E, por falar em Panamá, Ricardo Martinelli, ex-presidente e empresário, foi preso em 2017, em Miami, nos Estados Unidos, a pedido da Interpol. Governou o país de 2009 a 2014 e terá utilizado a autoridade e dinheiro público para espiar mais de 150 concidadãos. Também é citado por participar em esquemas de corrupção e desvio de verba durante o seu mandato, além de ter dois dos seus filhos denunciados por receber luvas da Odebrecht.

Por último, Otto Pérez Molina, presidente da Guatemala entre 2012 e 2015 (o mandato terminava em 2016). O general na reserva renunciou ao cargo um ano antes do fim, no meio de um escândalo de corrupção e subornos. Foi preso na Cidade da Guatemala  horas depois.

Mudando de continente, chegamos à Coreia do Sul. Park Geun-hye foi a primeira mulher presidente no país, entre 2013 e janeiro de 2017, altura em que foi destituída. Na origem do processo, um escândalo de corrupção, tráfico de influências, abuso de poder e extorsão. Presa em março, foi condenada uma semana depois a 24 anos de prisão.

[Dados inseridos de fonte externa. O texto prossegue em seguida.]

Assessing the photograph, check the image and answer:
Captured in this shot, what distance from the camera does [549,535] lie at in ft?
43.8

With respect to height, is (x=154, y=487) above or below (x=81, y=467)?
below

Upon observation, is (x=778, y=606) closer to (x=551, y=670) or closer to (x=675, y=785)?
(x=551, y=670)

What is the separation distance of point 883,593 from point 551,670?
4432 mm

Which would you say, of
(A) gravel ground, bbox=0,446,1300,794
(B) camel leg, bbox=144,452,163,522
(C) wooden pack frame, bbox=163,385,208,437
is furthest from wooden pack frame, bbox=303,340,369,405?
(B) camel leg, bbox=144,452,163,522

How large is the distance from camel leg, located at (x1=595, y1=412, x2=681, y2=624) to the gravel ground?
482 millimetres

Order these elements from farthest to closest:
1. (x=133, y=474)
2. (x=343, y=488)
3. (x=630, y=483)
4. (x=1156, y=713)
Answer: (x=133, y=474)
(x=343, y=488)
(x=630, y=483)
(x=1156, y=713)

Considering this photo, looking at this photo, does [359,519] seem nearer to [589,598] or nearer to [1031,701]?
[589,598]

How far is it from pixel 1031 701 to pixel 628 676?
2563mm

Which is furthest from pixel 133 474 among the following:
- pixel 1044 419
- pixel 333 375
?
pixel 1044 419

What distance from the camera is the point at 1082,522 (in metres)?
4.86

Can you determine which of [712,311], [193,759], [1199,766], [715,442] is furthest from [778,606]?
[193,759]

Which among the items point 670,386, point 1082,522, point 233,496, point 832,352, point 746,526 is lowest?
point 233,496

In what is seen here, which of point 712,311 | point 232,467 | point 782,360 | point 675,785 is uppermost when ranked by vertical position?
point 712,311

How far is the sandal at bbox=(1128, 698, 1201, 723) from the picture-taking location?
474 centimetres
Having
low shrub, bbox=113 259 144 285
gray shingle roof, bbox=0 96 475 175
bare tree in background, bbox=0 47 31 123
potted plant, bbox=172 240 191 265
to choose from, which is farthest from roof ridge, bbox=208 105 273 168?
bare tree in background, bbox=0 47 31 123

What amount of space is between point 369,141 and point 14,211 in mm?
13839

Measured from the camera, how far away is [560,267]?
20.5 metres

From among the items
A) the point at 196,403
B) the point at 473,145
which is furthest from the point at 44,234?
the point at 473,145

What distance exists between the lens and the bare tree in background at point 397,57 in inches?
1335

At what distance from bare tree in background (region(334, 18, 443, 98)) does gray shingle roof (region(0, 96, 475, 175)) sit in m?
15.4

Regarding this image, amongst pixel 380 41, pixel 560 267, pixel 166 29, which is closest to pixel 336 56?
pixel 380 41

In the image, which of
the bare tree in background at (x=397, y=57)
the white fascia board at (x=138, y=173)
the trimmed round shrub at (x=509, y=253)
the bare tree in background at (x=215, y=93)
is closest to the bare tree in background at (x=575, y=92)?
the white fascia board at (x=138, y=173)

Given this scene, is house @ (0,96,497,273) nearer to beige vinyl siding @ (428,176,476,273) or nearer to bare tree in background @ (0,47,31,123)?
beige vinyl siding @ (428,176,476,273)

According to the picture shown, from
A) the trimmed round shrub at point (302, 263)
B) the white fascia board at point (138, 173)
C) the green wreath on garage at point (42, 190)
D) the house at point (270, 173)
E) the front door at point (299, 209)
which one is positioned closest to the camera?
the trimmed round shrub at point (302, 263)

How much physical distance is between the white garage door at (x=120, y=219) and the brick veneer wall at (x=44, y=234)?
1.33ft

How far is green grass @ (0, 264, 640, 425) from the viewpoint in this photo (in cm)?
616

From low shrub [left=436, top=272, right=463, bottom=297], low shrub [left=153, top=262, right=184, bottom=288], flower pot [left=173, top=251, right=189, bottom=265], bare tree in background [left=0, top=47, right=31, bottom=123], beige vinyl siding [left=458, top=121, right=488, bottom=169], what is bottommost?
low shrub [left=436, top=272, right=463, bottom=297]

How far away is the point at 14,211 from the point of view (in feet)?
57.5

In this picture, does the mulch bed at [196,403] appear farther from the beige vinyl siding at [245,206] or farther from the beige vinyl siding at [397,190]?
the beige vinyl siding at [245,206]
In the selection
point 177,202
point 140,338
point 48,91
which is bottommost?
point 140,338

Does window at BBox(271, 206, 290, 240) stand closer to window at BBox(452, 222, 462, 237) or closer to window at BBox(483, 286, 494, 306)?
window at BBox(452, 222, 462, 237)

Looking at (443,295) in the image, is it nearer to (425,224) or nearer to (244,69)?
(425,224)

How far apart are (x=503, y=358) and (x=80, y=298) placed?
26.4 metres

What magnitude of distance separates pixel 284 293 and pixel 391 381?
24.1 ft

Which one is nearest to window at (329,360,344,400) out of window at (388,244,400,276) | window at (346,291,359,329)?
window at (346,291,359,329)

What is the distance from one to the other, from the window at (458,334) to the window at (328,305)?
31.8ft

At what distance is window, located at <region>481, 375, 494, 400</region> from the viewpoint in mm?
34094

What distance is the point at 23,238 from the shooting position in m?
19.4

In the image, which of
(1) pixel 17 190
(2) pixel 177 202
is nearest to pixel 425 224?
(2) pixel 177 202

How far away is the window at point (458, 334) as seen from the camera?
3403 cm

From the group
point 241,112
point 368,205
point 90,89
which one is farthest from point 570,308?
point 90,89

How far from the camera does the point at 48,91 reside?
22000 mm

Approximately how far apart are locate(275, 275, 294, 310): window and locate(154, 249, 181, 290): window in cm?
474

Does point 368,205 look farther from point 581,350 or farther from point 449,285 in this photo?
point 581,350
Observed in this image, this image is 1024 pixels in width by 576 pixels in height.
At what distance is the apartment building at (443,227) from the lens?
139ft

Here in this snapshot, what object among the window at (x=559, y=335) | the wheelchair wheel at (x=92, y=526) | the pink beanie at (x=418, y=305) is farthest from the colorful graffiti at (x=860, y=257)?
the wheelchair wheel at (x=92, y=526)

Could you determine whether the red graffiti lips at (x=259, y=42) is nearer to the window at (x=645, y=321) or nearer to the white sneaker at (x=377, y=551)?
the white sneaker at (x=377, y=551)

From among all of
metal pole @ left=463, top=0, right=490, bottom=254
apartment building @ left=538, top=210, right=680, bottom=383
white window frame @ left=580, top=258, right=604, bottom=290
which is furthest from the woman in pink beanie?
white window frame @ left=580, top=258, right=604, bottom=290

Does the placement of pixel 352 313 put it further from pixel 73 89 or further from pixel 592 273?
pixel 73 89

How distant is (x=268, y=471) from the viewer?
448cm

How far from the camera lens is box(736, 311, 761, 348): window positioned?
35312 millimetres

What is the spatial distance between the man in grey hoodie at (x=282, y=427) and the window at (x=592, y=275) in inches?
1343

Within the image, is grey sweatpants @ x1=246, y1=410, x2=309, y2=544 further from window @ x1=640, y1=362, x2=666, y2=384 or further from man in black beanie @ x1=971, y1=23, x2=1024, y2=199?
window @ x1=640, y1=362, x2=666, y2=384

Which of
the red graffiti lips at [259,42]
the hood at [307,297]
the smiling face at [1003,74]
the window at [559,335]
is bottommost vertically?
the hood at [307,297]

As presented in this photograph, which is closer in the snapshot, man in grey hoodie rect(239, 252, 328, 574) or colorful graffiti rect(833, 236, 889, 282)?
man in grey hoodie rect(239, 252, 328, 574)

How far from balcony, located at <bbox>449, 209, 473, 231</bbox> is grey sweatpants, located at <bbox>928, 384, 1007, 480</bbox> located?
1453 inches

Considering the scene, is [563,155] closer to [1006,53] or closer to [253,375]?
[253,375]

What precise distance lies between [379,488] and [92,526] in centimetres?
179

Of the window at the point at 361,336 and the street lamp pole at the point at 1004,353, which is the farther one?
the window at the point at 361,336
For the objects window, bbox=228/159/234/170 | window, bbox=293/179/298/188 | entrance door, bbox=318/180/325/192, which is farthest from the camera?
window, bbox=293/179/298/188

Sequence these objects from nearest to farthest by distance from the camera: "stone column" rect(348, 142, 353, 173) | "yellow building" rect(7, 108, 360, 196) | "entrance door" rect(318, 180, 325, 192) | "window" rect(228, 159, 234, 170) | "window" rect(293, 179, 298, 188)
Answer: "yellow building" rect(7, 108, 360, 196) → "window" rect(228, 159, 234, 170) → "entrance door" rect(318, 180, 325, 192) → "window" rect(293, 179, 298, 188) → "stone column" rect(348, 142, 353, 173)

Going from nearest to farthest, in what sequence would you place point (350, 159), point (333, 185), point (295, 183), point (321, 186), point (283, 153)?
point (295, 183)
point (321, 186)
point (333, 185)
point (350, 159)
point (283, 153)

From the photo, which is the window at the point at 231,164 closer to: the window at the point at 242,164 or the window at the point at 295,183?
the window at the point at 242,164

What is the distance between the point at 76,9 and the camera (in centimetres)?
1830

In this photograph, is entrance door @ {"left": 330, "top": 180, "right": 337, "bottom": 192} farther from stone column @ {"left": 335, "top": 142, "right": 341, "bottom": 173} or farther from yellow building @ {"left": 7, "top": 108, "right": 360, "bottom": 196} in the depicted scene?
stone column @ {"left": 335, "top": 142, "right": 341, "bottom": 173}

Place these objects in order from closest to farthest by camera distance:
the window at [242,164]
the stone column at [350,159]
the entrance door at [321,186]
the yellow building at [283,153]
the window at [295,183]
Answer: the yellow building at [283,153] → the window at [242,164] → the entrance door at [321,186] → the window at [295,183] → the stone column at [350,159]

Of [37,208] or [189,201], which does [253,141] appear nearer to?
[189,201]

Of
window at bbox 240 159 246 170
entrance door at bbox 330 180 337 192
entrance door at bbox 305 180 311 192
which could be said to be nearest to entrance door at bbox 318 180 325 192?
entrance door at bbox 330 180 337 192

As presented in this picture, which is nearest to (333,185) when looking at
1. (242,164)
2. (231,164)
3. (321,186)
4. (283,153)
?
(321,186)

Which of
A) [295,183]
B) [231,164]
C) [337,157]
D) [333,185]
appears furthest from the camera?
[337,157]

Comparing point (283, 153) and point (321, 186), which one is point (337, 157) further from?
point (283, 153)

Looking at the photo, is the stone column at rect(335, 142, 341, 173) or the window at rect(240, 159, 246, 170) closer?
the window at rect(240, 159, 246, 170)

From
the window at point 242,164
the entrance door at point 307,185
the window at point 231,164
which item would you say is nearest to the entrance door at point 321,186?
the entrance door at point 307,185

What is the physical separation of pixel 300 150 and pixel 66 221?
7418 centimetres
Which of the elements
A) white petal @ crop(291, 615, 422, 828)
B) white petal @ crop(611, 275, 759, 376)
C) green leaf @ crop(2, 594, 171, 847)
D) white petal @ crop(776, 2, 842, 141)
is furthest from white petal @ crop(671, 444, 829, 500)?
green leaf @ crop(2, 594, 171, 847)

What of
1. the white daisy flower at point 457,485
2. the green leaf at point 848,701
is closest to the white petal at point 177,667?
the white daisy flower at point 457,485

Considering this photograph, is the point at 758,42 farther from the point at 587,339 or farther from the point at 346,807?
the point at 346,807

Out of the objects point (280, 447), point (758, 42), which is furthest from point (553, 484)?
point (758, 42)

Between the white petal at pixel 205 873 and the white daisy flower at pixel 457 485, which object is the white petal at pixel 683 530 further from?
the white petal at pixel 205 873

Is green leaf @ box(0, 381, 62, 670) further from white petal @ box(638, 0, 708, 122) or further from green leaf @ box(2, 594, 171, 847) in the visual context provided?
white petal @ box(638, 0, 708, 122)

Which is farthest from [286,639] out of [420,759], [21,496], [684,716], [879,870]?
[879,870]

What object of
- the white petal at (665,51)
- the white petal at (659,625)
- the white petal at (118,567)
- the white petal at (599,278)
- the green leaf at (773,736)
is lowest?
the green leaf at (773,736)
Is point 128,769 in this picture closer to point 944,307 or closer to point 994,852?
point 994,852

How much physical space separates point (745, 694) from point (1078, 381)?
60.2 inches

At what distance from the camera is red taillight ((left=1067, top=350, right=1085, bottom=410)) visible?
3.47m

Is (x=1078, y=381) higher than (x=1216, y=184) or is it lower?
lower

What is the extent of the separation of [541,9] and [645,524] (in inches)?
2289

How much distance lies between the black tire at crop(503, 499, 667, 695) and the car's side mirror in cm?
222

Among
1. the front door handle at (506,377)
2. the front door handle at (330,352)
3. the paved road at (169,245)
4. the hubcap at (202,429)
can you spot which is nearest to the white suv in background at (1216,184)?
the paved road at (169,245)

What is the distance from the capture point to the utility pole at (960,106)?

A lista segue com Mohamed Morsi, o primeiro presidente eleito por sufrágio no Egito, em 2012, altura em que o país era o epicentro de uma série de revoltas no mundo islâmico, a Primavera Árabe. Foi quando a capital foi tomada por milhares de pessoas, que exigiam a cabeça de Mubarak, que se apressou uma eleição confusa, acabando por eleger Morsi.

O governo dura pouco, sofre um golpe militar um ano depois. Morsi é preso e condenado por incitar a morte de manifestantes da oposição em 2012, com pena agravado por crimes de espionagem contra o Qatar.

No Iraque, Saddam Hussein teve um papel decisivo no golpe de 1968, que levou o seu partido a um domínio de longo prazo no país. No início dos anos 1970, nacionalizou o petróleo e outras indústrias, a banca estatal foi posta debaixo do seu controlo e o sistema acabou insolvente. Saddam foi o 5.º presidente do Iraque, de julho de 1979 a abril de 2003, chagando a acumular com o cargo de primeiro-ministro.

Reprimiu movimentos e sobreviveu à guerra Irão-Iraque, à Guerra do Golfo, à invasão do Kuweit e às sanções da ONU. Foi amplamente criticado pela brutalidade da sua ditadura e ao longo de década e meia mais de 250 mil iraquianos terão sido mortos. A 20 de março de 2003, os Estados Unidos invadiram o Iraque, com o apoio militar do Reino Unido, da Austrália e da Polónia. Portugal (Durão Barroso) também deu a sua benção. O líder iraquiano foi acusado de possuir armas de destruição maciça e de ter ligações à Al-Qaeda. Saddam Hussein foi capturado em dezembro desse ano, julgado a 5 de novembro de 2006 e condenado à morte por enforcamento.